Doğmak kadar doğaldır ölmek de. Kimse kalmamış ki “ilk günden” bu güne. Öyle ya da böyle. Bazen “beklendiği” gibi bazen de ummadığın zaman çıkacak karşımıza.

Ölüm “kayıp mı” diye sorsak, galiba “unutulmadığı” sürece ölenler “yaşıyor” diyebiliriz. Peki “unutturmayan” öldüğünde ne olur?

İşte orası muamma…

İzmir öyle bir evladını yitirdi ki…

Özellikle son 40 yıldır her adımında, her söyleminde, her satırında dikkat çekti. Çok sevildi, hep arandı.

Önümüzde 9 Eylül var mesela. Sevgili Cem Üsküp, babası rahmetli Şeref Üsküp’ten aldığı mirası, tek başına yıllardır yaşatıyor.

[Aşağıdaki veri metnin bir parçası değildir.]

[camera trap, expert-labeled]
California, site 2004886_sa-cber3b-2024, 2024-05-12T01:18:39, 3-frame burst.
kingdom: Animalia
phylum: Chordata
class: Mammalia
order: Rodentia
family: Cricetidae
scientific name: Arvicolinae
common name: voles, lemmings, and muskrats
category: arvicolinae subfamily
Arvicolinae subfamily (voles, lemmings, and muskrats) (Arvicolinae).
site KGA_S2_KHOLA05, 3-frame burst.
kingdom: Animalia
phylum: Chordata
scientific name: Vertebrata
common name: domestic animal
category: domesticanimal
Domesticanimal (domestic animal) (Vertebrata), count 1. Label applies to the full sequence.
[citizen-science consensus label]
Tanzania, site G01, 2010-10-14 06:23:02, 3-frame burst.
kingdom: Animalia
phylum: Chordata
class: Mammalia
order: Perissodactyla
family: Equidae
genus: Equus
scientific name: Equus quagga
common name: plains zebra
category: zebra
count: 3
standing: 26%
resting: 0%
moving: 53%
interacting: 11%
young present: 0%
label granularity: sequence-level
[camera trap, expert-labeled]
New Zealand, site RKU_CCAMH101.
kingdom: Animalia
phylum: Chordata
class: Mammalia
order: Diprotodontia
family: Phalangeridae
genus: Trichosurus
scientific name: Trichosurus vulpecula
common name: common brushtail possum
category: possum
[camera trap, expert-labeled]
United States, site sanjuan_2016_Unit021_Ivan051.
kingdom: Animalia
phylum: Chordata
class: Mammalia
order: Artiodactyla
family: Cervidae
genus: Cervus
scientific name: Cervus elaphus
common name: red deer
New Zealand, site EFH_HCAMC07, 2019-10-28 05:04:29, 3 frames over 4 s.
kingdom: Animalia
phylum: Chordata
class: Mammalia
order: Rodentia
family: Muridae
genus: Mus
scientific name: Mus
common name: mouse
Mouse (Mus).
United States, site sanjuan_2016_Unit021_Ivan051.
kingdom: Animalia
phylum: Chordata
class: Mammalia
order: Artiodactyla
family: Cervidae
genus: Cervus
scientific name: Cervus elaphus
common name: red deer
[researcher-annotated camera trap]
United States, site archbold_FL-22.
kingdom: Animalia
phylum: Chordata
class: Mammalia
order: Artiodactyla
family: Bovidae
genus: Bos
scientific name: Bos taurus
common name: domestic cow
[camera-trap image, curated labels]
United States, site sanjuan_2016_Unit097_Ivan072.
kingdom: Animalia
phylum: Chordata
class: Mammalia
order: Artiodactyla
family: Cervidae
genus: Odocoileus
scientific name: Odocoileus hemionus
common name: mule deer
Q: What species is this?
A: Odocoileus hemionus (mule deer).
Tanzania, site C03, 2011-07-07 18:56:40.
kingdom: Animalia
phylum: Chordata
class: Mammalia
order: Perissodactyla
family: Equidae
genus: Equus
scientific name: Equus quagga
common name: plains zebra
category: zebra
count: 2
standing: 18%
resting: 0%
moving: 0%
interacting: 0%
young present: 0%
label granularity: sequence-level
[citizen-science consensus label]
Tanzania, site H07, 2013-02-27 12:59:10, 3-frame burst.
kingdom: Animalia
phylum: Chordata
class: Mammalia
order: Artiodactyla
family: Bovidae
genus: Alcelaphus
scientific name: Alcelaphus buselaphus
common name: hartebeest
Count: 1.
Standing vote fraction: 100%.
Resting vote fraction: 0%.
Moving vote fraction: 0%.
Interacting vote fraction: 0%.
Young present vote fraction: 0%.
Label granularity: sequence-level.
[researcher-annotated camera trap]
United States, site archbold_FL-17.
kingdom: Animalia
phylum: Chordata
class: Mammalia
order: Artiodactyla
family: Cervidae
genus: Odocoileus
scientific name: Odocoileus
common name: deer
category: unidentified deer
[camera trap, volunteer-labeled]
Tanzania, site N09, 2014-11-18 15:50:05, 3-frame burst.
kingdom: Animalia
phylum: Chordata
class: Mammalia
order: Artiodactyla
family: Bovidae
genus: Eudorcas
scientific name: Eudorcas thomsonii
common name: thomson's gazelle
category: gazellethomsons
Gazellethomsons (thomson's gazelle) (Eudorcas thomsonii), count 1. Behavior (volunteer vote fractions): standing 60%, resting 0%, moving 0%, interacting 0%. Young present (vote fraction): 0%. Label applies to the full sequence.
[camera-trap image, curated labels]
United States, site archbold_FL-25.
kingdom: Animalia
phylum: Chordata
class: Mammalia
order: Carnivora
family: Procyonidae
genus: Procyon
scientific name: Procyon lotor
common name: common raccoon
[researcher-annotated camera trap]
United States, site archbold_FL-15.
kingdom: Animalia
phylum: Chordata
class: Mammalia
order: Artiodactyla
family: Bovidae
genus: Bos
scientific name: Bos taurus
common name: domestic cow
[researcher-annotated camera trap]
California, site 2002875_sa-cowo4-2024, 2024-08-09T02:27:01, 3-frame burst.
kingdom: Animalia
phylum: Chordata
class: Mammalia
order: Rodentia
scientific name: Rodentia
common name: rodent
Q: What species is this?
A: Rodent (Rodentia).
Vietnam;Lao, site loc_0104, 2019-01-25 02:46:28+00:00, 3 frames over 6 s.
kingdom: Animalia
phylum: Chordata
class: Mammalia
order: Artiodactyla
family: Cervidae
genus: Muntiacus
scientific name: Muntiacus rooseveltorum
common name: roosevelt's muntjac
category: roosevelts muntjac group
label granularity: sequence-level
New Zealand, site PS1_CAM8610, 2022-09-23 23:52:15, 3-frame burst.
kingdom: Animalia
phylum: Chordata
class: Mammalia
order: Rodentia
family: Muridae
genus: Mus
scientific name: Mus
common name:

Beyler Sokağı’ndaki “Hür Efe” önünde yıllardır 9 Eylül, ilk günkü gibi “kutlanıyor”. Çevre ilçelerden gelen efelerle, kurtuluş coşkusu en doğal şekliyle yaşanıyor. Ama o geleneksel hale gelmiş törenin “baş efesi” bu yıl olmayacak. Sevgili Sancar Maruflu bu yıl, Cem’in başına taktığı “efe başlığı” ile sokağa giremeyecek.

O “efe başlığı” bu yıl mahzun ve üzgün bakacak sokağa.

Öldü Sancar Maruflu. Onu en anlamlı yazan Okan Yüksel usta da mahzun… Son yıllarda o kadar birlikteydiler ki…

Sancar babamı ben İzmir’e döndüğüm 1993’de tanıdım. Ama 2002’de İzmir TV’de başladığım “Sabah Resimleri” sırasında benim kılavuzumdu hep Sancar Baba.

İzmir’de bayram sevinçleri, fuar günleri, 9 Eylül coşkusunu hep Sancar Baba’dan öğrendik biz.

O “halkla ilişkileri” halka dokunarak yaptı. Plaza tipleri gibi halkla ilişkileri “halkla çelişkilere” döndürmedi Sancar Maruflu. Çünkü “halk” onun için, içinden çıkmakla gurur duyduğu topluluktu. Şimdilerde kendilerine “halkla ilişkilerci” deyip “ben çamurlu sokakları, sümüklü çocukları sevmem” diyen karışık kültürlü, komprador ruhlulara hiç benzemedi. O katıksız İzmirliydi… Karşıyaka’dan Bornova’ya, Kemeraltı’ndan Kordon’a o adım attığı her karış İzmir toprağında, hep gurur duyarak çalıştı.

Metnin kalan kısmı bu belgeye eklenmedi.